X

TMBC Project BLOG -SMOKEFREE, Big Tobacco and The Black Community – The Past, Present and Future

ZYN is Not Your Friend – The Lowdown on ZYN Nicotine Pouches

If you haven’t heard of zynning, zynfulencers or zynbabwe you are not alone, but there is an entire social media space dedicated to the ZYN nicotine pouches and it has managed to capture an impressionable audience. One Tiktoker has a video with more than 155,000 likes where he’s promoting the consumption of nine beers and nine ZYNs in the span of one baseball game. Another zynfluencer, a social media influencer that promotes ZYN, has over 73,000 followers whom he advises the best way to get their day started is to pop a nicotine pouch in their mouth. It’s the “breakfast of a real fien”, he writes. In another post he asks his followers how many pouches they go through in one day. Their answers vary from 4 to as much as 30.

What is ZYN?
★ ★ ★ ★ ★
*Directive*:
Continue the blog post about ZYN nicotine pouches, picking up after its last line.

Saved entries
★ ★ ★ ★ ★
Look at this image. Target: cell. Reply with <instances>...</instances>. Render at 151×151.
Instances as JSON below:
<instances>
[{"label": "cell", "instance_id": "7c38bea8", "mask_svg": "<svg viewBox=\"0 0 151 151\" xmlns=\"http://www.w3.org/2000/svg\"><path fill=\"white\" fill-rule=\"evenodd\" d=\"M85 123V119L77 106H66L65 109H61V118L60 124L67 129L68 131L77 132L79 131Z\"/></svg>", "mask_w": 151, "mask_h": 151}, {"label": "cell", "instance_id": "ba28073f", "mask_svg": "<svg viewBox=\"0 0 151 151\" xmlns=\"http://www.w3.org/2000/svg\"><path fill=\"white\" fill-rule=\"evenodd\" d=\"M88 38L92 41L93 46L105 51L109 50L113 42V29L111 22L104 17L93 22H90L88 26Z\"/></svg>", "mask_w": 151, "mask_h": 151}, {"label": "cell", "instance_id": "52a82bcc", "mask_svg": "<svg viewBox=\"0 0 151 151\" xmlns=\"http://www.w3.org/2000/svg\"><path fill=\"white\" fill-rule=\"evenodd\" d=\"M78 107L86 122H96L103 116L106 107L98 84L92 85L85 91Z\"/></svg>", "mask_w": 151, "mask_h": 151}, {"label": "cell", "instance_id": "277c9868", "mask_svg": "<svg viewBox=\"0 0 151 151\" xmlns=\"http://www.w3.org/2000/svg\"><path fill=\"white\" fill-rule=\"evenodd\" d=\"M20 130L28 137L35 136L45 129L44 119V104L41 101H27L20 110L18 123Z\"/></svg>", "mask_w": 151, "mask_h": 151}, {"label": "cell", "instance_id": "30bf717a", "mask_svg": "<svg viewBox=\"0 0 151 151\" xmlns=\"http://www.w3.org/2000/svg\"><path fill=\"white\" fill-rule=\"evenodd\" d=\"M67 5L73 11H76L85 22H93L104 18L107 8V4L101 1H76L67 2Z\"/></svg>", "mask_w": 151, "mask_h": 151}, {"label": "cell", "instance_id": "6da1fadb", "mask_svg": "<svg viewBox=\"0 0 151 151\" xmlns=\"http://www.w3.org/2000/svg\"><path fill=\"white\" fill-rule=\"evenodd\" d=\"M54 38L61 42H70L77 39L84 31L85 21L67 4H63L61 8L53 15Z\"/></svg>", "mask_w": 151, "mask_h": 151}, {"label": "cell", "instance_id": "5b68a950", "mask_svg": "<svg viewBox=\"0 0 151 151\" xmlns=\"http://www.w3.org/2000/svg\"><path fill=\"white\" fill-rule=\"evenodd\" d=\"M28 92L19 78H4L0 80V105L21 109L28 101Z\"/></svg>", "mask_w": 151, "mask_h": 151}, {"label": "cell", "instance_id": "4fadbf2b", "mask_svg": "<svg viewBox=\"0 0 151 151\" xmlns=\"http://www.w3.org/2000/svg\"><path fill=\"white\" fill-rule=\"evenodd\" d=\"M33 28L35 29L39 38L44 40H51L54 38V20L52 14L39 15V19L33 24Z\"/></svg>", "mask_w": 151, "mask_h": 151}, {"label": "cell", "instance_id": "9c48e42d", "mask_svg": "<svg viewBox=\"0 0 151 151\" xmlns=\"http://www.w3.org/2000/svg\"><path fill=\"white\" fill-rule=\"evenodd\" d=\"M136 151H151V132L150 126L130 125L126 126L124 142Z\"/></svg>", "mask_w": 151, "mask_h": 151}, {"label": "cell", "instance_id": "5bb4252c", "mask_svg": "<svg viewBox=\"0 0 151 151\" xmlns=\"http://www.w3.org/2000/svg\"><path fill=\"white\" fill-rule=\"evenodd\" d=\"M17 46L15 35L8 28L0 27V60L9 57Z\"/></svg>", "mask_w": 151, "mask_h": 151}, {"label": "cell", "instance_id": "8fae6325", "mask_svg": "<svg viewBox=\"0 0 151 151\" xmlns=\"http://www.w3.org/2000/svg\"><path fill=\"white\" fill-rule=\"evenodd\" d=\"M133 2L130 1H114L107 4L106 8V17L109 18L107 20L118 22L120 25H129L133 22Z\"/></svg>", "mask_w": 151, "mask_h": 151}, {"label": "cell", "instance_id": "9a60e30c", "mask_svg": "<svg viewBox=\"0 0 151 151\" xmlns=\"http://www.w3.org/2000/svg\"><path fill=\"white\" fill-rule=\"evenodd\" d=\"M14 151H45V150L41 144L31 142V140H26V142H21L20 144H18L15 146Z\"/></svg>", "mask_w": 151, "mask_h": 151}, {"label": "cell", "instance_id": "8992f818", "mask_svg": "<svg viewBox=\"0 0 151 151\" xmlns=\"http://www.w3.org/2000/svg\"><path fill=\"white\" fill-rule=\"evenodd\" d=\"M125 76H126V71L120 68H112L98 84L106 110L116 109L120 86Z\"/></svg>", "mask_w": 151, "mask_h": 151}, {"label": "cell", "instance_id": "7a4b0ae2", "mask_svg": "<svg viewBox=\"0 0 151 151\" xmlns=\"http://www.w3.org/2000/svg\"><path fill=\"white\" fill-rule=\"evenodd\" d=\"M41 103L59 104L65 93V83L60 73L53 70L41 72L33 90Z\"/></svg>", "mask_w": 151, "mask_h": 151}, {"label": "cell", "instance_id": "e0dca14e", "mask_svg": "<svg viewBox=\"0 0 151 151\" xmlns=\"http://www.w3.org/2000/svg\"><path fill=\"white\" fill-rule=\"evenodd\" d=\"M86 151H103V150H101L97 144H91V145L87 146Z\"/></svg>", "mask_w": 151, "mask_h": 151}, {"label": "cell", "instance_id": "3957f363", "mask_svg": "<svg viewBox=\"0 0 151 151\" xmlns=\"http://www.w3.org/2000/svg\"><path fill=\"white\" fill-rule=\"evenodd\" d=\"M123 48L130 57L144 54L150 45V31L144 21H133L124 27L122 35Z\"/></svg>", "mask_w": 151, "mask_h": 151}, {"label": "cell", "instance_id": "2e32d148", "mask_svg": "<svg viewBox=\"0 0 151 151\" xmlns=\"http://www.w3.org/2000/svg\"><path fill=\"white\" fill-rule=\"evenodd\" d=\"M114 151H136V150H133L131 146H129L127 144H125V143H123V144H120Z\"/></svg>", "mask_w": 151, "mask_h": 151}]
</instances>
★ ★ ★ ★ ★
*Result*:
ZYN is a smokeless tobacco product made of a manufactured powder of nicotine salts (derived from natural tobacco or made synthetically), flavorings and fillers. It comes in 3 or 6 milligram nicotine pouches and is available in a variety of flavors, including wintergreen, citrus, cinnamon, coffee, spearmint, peppermint, cool mint and menthol.

 

ZYN hit the U.S. market in 2014 and in recent years has generated enormous buzz becoming the leading oral nicotine brand. According to a 2022 report from JAMA, the total nicotine pouch sales in the U.S. rose from 126 million units in the last five months of 2019 to 808 million in the first three months of 2022.

Who is consuming ZYN?

While manufacturers claim their product is strictly marketed to adults, the truth of the matter is that nicotine pouches too often end up in the hands and mouths of middle and high school youth. An alarming trend is that nicotine pouches are so addicting, 73% of youth who have tried them cannot kick the habit. In April of 2023 the FDA issued more than 100 warning letters to brick-and-mortar and online retailers that sold ZYN to youth under the age of 21.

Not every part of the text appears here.